В сценарии "Жертвоприношения" оголеннее, чем в снятом по нему фильме, отразились сугубо личные обстоятельства - внезапный удар болезни, страх смерти вовсе не умозрительный, мучительное беспокойство за сына, которому "с надеждой и верой" посвятил Тарковский свой фильм. Но они ничего не изменили в общей направленности его творчества, в его внутренней последовательности и повелительности.



Как и любой фильм Тарковского, и более, чем все его фильмы, "Жертвоприношение" конкретно и иносказательно одновременно.

Несмотря на явную странность предложения Отто, герой фильма вынимает из докторского саквояжа пистолет, выходит из дома в синеватые сумерки, взгромождается на ломаный велосипед, упав при этом в лужу, и катит по дороге на хутор.

Эпизод у Марии при обычной для Тарковского житейской реальности - можно сказать, реальной нелепости того, что немолодой, неромантический человек, к тому же сомневающийся в своем мессианстве, пытается объяснить служанке, почему она должна лечь с ним в постель - в то же время просквожен христианской символикой.

Когда господин Александр спешивается у дома Марии, он пережидает метнувшееся наперерез овечье стадо. Овцы - домашние животные, пасущиеся на этих плоских равнинах; но как-никак вспоминается и искупительная жертва, агнец божий.

Мария поливает на руки господину Александру из фаянсового кувшина: на хуторе, по-видимому, нет водопровода. Все же тянет сказать: омовение рук.

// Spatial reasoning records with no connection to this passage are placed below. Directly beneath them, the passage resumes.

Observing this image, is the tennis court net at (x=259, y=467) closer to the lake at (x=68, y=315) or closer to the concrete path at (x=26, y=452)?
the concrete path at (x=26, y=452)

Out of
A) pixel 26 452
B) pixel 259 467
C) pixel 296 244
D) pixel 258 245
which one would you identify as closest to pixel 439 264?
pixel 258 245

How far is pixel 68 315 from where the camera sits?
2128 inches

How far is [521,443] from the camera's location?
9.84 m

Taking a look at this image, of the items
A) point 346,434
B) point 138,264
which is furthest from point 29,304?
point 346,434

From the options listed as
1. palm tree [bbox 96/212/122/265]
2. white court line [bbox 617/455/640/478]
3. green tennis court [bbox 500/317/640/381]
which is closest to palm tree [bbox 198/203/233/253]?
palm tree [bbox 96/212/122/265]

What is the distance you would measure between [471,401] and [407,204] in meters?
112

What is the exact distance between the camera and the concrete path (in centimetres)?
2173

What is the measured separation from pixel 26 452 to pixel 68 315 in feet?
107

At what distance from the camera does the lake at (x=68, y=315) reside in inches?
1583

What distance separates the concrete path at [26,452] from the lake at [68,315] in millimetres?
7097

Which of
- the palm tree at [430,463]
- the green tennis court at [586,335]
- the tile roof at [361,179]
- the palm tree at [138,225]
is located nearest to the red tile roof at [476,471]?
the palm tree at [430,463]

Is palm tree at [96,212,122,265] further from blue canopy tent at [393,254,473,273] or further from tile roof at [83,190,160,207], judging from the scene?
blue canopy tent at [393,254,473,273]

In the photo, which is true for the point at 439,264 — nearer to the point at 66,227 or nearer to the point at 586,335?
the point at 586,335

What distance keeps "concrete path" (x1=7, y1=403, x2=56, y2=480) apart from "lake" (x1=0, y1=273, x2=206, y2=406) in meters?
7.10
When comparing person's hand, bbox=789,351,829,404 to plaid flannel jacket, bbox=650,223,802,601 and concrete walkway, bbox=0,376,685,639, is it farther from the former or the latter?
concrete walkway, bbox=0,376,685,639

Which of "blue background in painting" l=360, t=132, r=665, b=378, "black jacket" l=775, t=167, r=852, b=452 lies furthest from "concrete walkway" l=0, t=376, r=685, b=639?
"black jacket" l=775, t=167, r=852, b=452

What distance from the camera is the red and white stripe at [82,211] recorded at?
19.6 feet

Господин Александр рассказывает Марии о болезни матери и о запущенном саде, который он изуродовал своим украшательским рвением, желая доставить матери радость. Увы, в этой антипритче о вертограде он выступает не столько как творец, сколько как его насильник.

Когда, приставив к виску пистолет, господин Александр испрашивает наконец у Марии любви-милосердия и это обоюдное милосердие поднимает их - как в "Солярисе" и как в "Зеркале" - над белыми простынями застеленной постели в невесомость, то хочется сказать: вознесение.

Среди этих мифологических отсылок есть сигналы и собственного кода Тарковского: тот же потусторонний звук, от которого приходят в движение косные вещи и совершается вознесение...

...А потом - "белый-белый день", горит ненужное электричество, висит над диваном репродукция Леонардо, и господин Александр просыпается от своего тяжелого, страшного сна.

Сна? Режиссер делает зрителю два как бы противоречащих друг другу намека. С одной стороны, телефонный звонок в редакцию убеждает господина Александра, что во внешнем мире ничего "такого" не происходило; все, что было,- было в его внутреннем мире. С другой стороны, болит нога, ушибленная при ночном падении с велосипеда: господин Александр непритворно хромает, хотя внешний знак - дневное и уже не столь зловещее "Поклонение волхвов" отделило ирреальную модальность атомной воины от реальности обычного утра в усадьбе.